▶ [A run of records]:
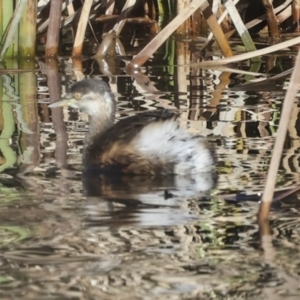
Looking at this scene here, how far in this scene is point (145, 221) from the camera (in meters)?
4.46

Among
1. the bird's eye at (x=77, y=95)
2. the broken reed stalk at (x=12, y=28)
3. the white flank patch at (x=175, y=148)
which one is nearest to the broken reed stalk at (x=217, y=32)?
the broken reed stalk at (x=12, y=28)

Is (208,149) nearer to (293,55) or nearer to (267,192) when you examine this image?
(267,192)

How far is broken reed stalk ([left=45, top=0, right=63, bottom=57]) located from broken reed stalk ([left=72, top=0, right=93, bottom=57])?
24 centimetres

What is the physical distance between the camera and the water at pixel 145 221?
3.66 metres

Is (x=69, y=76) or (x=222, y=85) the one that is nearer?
(x=222, y=85)

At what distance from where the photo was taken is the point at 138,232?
4285 mm

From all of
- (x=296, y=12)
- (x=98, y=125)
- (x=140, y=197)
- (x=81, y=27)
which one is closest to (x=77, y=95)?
(x=98, y=125)

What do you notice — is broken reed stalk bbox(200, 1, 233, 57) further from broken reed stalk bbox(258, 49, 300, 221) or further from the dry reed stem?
broken reed stalk bbox(258, 49, 300, 221)

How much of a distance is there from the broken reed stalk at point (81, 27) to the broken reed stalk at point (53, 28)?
0.24 m

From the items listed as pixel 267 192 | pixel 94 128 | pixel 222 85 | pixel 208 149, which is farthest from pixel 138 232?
Answer: pixel 222 85

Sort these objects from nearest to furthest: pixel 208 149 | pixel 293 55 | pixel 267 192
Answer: pixel 267 192 < pixel 208 149 < pixel 293 55

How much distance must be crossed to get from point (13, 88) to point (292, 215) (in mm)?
4225

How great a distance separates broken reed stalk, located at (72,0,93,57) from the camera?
9469mm

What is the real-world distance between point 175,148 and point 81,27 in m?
4.40
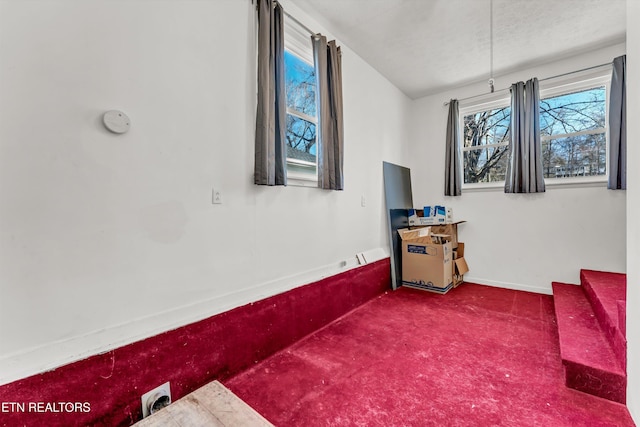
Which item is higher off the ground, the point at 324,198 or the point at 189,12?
the point at 189,12

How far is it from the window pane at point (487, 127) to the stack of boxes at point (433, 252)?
1178 millimetres

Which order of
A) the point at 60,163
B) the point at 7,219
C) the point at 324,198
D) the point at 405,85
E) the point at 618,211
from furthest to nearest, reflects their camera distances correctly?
the point at 405,85 → the point at 618,211 → the point at 324,198 → the point at 60,163 → the point at 7,219

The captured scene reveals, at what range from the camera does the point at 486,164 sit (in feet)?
13.0

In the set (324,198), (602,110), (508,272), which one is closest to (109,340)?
(324,198)

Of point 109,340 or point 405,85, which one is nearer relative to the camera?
Result: point 109,340

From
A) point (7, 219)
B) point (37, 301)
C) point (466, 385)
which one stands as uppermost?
point (7, 219)

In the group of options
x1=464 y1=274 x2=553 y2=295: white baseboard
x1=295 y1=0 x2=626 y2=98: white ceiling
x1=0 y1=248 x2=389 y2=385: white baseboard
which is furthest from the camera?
x1=464 y1=274 x2=553 y2=295: white baseboard

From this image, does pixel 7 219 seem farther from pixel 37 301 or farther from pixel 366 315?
pixel 366 315

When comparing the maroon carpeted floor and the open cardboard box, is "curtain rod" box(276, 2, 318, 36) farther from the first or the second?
the maroon carpeted floor

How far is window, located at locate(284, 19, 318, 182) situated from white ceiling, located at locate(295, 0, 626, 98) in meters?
0.30

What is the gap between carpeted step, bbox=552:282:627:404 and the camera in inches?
60.6

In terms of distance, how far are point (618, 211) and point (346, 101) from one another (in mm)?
3316

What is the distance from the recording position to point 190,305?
5.46ft
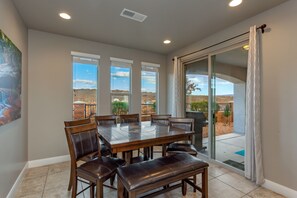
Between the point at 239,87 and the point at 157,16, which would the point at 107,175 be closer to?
the point at 157,16

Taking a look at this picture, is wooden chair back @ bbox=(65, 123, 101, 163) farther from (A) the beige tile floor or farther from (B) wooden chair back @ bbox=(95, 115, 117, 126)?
(B) wooden chair back @ bbox=(95, 115, 117, 126)

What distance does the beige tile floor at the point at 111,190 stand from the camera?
2.17 meters

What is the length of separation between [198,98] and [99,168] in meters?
2.85

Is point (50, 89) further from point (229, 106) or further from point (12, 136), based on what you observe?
point (229, 106)

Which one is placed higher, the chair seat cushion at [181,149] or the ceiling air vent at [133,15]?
the ceiling air vent at [133,15]

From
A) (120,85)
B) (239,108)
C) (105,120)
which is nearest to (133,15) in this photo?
(120,85)

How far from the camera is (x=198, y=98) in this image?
3816 millimetres

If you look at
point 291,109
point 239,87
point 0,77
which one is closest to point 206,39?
point 239,87

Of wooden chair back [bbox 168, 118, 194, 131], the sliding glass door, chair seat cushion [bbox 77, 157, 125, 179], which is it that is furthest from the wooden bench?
the sliding glass door

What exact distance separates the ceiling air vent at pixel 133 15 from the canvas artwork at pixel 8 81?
5.21ft

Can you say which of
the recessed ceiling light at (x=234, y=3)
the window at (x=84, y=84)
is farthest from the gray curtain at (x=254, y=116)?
the window at (x=84, y=84)

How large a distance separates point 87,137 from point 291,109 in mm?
2863

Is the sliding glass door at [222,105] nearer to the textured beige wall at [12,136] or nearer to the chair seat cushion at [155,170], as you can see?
the chair seat cushion at [155,170]

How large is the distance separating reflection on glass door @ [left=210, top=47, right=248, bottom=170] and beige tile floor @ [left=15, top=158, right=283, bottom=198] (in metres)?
0.44
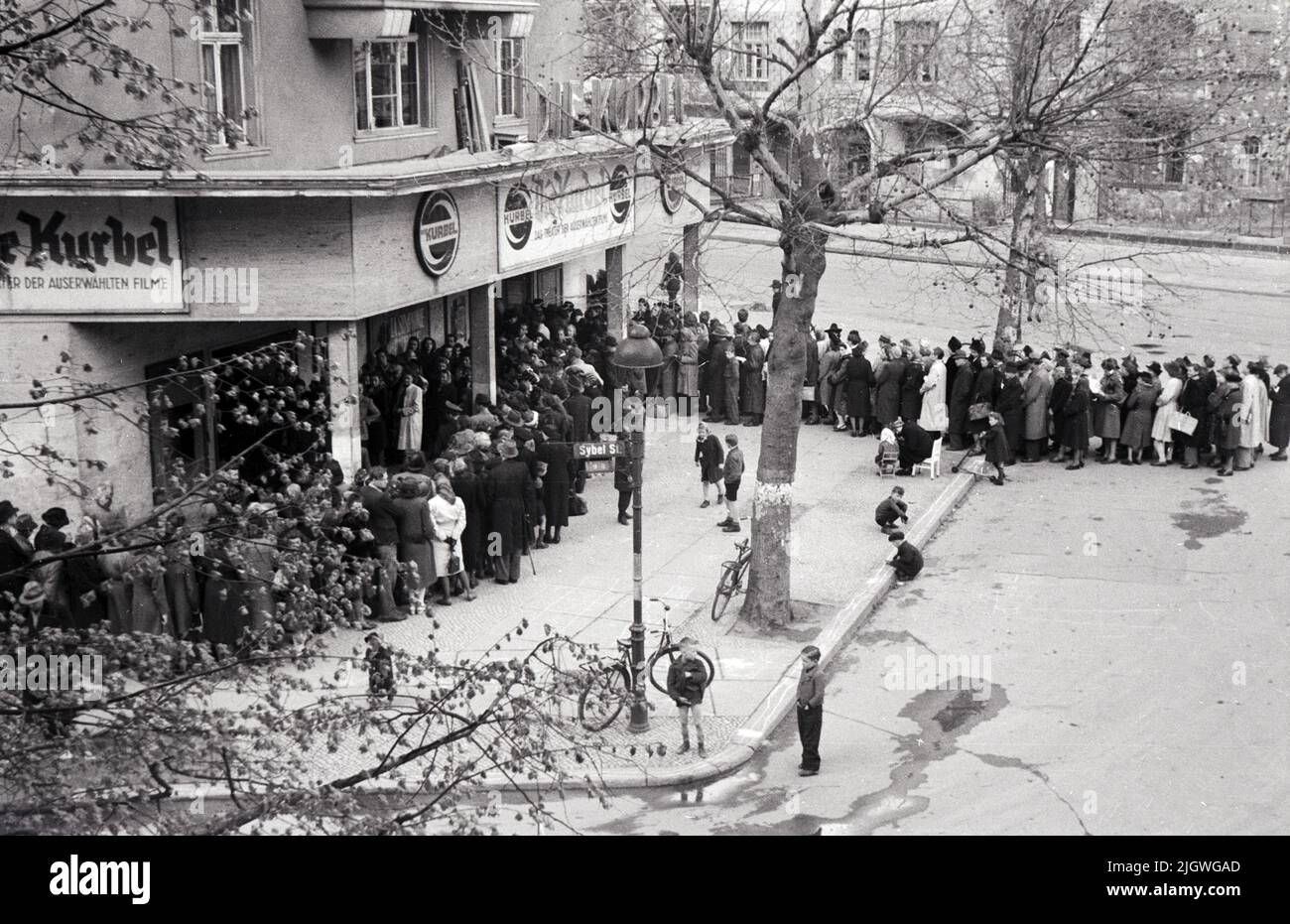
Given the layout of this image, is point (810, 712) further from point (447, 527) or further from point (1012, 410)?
point (1012, 410)

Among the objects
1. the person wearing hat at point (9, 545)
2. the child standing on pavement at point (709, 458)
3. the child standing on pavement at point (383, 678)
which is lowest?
the child standing on pavement at point (709, 458)

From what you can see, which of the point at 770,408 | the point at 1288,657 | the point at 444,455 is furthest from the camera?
the point at 444,455

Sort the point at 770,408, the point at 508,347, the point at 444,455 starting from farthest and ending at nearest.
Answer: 1. the point at 508,347
2. the point at 444,455
3. the point at 770,408

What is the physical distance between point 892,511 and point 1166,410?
5.92 metres

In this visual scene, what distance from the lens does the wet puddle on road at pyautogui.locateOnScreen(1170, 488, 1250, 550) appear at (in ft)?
68.2

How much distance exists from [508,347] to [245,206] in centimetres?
869

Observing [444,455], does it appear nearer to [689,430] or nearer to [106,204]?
[106,204]

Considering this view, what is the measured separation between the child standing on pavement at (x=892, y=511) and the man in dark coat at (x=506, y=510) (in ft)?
15.5

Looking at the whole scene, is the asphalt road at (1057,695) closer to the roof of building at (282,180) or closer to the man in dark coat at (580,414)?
the man in dark coat at (580,414)

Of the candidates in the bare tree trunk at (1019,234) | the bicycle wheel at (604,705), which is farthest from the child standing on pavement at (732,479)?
the bare tree trunk at (1019,234)

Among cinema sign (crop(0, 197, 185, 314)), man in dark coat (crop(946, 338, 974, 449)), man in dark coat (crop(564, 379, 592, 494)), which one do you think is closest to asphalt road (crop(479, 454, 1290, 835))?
man in dark coat (crop(946, 338, 974, 449))

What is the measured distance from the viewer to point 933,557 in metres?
20.3

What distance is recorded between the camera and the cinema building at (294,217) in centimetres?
1727
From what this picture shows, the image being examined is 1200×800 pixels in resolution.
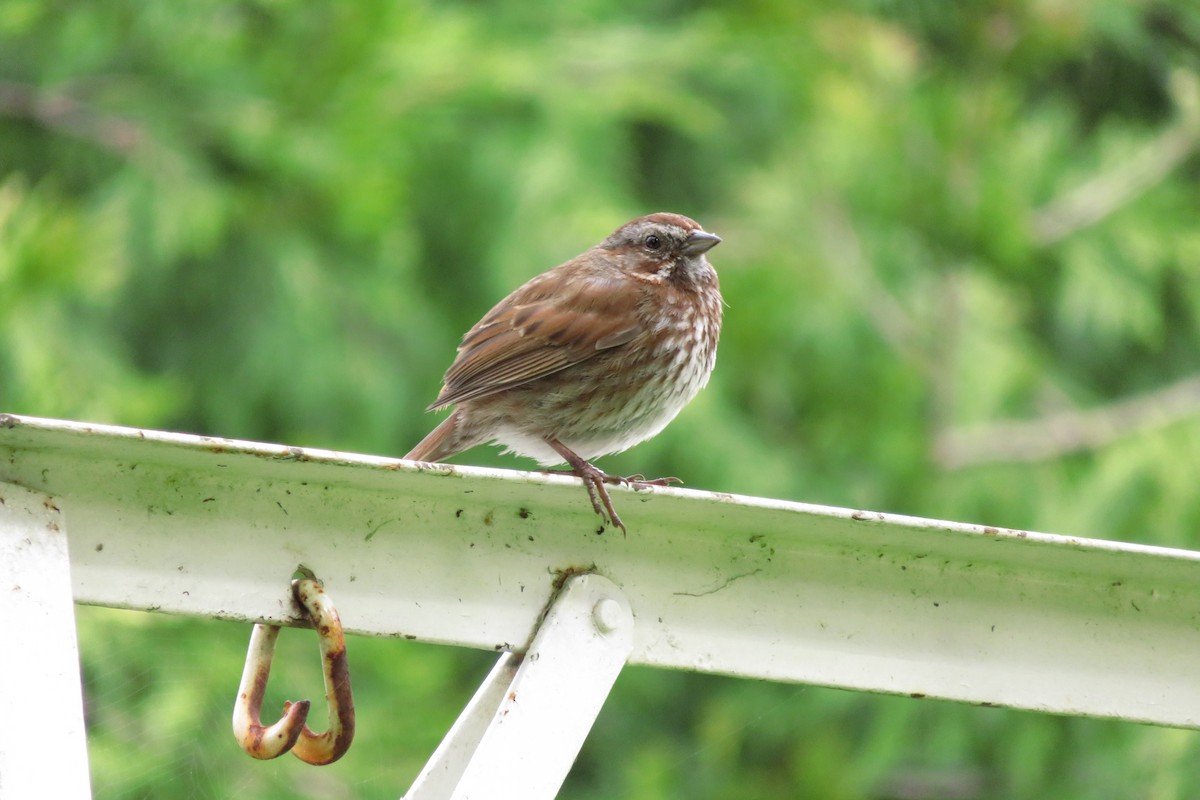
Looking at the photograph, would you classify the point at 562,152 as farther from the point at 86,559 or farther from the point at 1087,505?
the point at 86,559

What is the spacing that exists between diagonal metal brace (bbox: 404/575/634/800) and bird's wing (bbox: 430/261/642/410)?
1717mm

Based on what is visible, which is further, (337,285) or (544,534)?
(337,285)

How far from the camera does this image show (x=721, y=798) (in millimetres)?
7883

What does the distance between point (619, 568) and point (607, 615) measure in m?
0.08

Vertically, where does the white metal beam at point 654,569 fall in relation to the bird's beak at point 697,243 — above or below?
below

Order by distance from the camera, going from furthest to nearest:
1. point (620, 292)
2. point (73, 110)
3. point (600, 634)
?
point (73, 110) < point (620, 292) < point (600, 634)

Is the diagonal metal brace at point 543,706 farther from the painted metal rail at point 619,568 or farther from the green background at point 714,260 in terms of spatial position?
the green background at point 714,260

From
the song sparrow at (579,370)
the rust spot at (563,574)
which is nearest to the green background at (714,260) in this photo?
the song sparrow at (579,370)

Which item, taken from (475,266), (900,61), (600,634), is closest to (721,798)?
(475,266)

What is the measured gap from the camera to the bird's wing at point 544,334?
3.78m

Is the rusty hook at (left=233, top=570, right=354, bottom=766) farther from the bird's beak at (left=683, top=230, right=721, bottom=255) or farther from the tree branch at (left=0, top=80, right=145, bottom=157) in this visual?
the tree branch at (left=0, top=80, right=145, bottom=157)

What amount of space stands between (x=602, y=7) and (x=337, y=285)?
2535 mm

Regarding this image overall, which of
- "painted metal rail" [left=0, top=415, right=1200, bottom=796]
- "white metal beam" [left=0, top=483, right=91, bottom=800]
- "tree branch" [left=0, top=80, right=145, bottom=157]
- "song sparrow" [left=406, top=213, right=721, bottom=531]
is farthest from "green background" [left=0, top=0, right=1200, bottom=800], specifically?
"white metal beam" [left=0, top=483, right=91, bottom=800]

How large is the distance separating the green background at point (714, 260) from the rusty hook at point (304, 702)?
298 centimetres
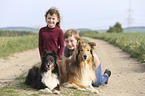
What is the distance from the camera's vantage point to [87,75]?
532cm

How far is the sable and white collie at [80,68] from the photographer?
5.02 meters

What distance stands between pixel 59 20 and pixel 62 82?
1.73m

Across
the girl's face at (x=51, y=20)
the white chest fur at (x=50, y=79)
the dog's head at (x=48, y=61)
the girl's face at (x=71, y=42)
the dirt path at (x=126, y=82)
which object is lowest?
the dirt path at (x=126, y=82)

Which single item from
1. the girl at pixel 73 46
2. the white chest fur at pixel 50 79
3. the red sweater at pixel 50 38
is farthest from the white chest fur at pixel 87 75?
the red sweater at pixel 50 38

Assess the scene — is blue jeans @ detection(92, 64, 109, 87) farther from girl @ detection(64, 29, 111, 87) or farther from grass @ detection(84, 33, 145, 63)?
grass @ detection(84, 33, 145, 63)

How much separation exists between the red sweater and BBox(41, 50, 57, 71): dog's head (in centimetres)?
108

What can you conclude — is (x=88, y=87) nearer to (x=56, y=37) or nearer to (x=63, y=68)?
(x=63, y=68)

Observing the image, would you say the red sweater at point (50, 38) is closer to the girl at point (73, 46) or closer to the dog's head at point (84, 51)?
the girl at point (73, 46)

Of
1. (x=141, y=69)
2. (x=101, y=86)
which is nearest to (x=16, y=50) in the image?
(x=141, y=69)

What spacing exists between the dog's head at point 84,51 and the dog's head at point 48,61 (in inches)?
23.4

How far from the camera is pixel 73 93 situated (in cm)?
523

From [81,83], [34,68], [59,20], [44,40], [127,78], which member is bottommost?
[127,78]

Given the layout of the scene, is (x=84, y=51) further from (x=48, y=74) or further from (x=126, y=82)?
Answer: (x=126, y=82)

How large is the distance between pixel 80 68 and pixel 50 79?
0.79m
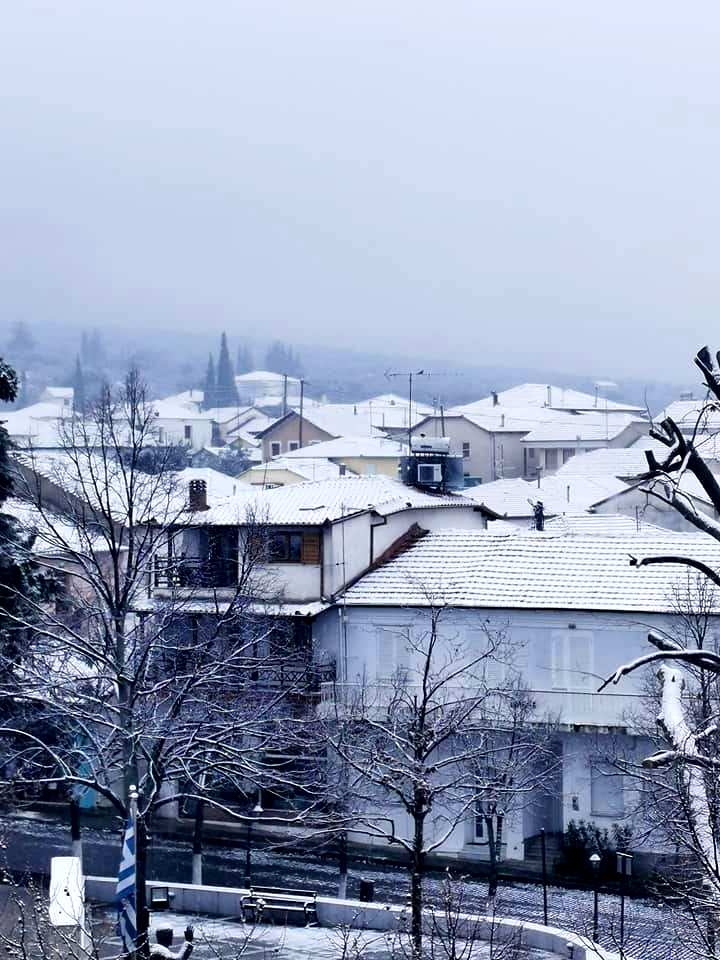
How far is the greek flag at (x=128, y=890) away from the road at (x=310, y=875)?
688 cm

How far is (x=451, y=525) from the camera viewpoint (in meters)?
37.8

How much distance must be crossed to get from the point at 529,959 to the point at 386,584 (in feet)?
41.7

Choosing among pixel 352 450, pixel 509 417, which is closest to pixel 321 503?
pixel 352 450

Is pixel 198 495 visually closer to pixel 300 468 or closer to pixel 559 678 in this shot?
pixel 559 678

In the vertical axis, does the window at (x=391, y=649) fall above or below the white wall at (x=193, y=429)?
below

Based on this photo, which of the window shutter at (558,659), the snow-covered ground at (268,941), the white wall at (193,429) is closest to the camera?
the snow-covered ground at (268,941)

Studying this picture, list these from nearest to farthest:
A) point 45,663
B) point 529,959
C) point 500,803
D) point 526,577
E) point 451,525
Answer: point 529,959 → point 45,663 → point 500,803 → point 526,577 → point 451,525

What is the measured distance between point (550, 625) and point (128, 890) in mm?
15583

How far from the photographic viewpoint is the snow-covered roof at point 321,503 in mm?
33406

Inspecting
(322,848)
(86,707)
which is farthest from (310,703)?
(86,707)

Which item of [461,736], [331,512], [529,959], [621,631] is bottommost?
[529,959]

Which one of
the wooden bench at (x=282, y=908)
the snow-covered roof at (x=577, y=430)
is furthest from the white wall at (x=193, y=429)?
the wooden bench at (x=282, y=908)

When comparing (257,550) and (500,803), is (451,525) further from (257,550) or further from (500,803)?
(500,803)

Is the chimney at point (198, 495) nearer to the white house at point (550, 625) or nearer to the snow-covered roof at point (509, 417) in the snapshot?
the white house at point (550, 625)
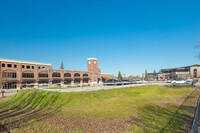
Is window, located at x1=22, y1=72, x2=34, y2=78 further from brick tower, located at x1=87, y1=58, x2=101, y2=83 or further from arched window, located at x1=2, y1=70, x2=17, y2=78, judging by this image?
brick tower, located at x1=87, y1=58, x2=101, y2=83

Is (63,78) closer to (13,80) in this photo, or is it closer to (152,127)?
(13,80)

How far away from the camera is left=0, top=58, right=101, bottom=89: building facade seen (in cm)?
Result: 4062

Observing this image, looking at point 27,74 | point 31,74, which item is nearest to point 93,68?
point 31,74

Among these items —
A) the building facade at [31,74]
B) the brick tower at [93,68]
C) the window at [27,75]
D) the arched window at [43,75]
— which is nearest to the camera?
the building facade at [31,74]

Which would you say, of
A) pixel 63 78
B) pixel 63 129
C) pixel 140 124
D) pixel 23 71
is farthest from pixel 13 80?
pixel 140 124

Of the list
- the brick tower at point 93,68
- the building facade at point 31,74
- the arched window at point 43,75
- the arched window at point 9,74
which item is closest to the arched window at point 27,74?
the building facade at point 31,74

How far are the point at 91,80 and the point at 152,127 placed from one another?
6073cm

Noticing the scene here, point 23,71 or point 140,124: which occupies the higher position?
point 23,71

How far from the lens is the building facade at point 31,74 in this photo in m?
40.6

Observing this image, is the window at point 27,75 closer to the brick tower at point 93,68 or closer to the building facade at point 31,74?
the building facade at point 31,74

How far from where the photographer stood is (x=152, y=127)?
24.1 feet

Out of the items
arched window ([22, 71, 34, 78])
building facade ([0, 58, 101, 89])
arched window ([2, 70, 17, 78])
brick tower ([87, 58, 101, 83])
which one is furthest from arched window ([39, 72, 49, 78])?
brick tower ([87, 58, 101, 83])

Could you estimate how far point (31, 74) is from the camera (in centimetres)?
4753

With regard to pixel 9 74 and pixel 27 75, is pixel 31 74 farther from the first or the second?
pixel 9 74
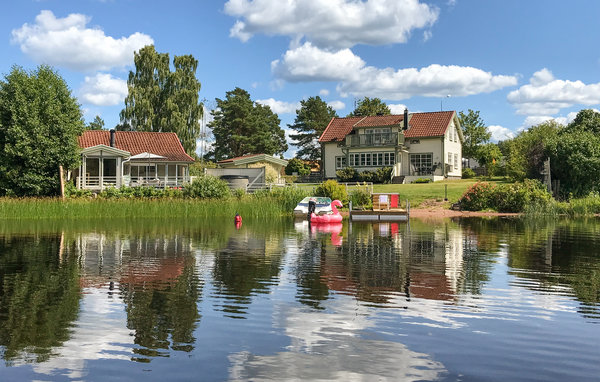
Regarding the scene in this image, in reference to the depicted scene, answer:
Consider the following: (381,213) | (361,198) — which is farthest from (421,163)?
(381,213)

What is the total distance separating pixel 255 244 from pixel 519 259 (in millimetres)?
9233

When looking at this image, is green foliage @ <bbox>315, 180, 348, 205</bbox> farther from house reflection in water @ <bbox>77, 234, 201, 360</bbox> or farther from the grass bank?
house reflection in water @ <bbox>77, 234, 201, 360</bbox>

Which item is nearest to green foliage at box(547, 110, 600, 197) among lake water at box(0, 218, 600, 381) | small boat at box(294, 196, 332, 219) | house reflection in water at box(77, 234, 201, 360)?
small boat at box(294, 196, 332, 219)

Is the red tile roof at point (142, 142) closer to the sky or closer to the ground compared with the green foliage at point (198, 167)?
closer to the sky

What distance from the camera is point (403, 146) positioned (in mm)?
63656

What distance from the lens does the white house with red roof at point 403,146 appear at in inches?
2469

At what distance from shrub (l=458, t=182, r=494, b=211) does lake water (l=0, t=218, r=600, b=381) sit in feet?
73.2

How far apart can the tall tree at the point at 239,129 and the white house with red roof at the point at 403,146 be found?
81.8ft

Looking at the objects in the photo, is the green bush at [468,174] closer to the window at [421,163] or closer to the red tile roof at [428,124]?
the window at [421,163]

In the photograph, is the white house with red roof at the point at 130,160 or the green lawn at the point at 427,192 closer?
the green lawn at the point at 427,192

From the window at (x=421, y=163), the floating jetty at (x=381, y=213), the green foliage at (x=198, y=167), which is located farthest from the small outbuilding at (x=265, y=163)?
the floating jetty at (x=381, y=213)

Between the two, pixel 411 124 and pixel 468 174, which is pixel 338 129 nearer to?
pixel 411 124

▶ [Exercise goal]: Rewrite the records from the line with "How far apart" through the final line, putting "red-roofed white house" wherever "white house with red roof" appears and changing nothing else.

▶ [Result]:
How far apart can the tall tree at the point at 239,129 and the red-roofed white house at the point at 403,146 be found?
81.8ft

Looking at the objects in the photo, is the green bush at [468,174] closer to the window at [421,163] or closer to the red tile roof at [428,124]?
the window at [421,163]

In the photograph, is the red-roofed white house at the point at 130,160 or the green lawn at the point at 427,192 closer?
the green lawn at the point at 427,192

From the window at (x=421, y=163), the floating jetty at (x=381, y=213), the green foliage at (x=198, y=167), which is located farthest from the small outbuilding at (x=265, y=163)?
the floating jetty at (x=381, y=213)

Between the two, pixel 411 124 and pixel 468 174, which is pixel 338 129 nearer to?
pixel 411 124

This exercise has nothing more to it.